Data listing
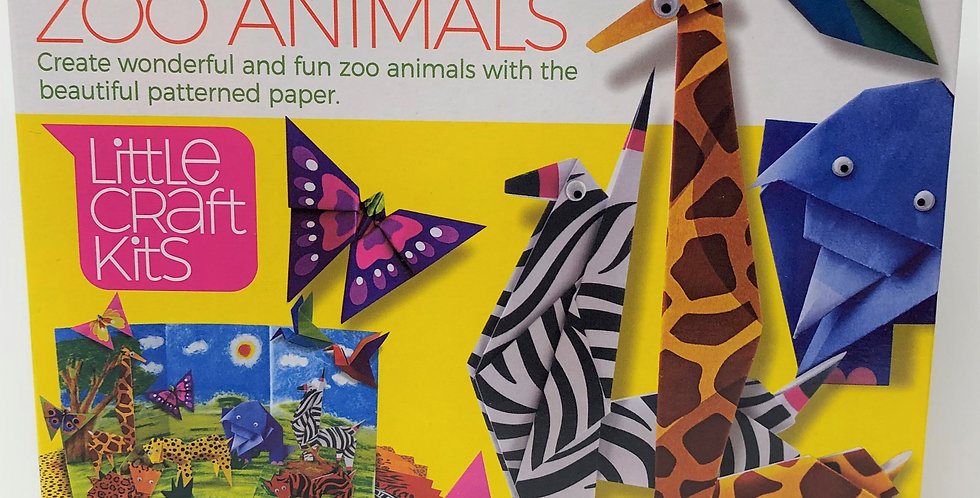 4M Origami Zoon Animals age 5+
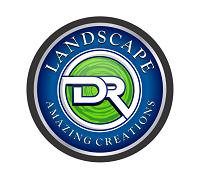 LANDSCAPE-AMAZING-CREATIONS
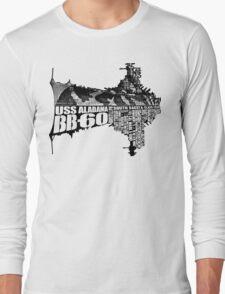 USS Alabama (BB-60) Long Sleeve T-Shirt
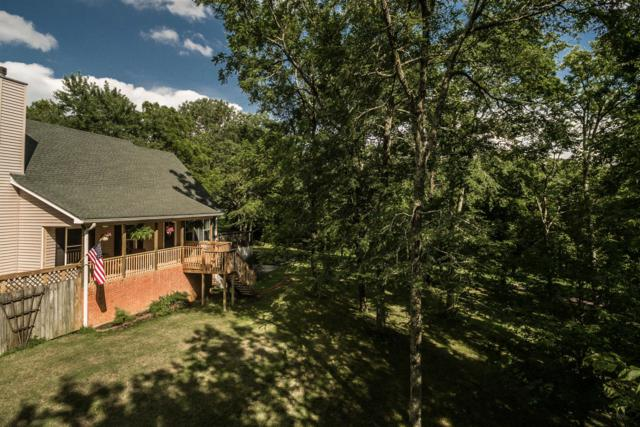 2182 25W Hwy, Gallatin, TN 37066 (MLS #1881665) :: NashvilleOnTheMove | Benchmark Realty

...

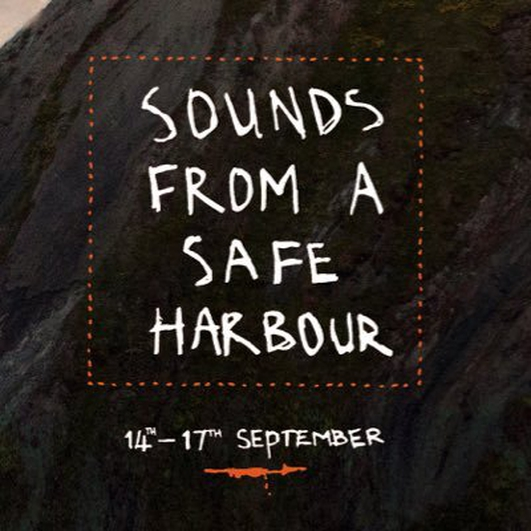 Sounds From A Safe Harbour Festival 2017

Instructions for the task
Please copy out from the data above, without any picture, exactly the lines running from the one that holds "4M Origami Zoon Animals age 5+" through the one that holds "2182 25W Hwy, Gallatin, TN", and nothing beyond them.

Answer
 4M Origami Zoon Animals age 5+
 LANDSCAPE-AMAZING-CREATIONS
 USS Alabama (BB-60) Long Sleeve T-Shirt
 2182 25W Hwy, Gallatin, TN 37066 (MLS #1881665) :: NashvilleOnTheMove | Benchmark Realty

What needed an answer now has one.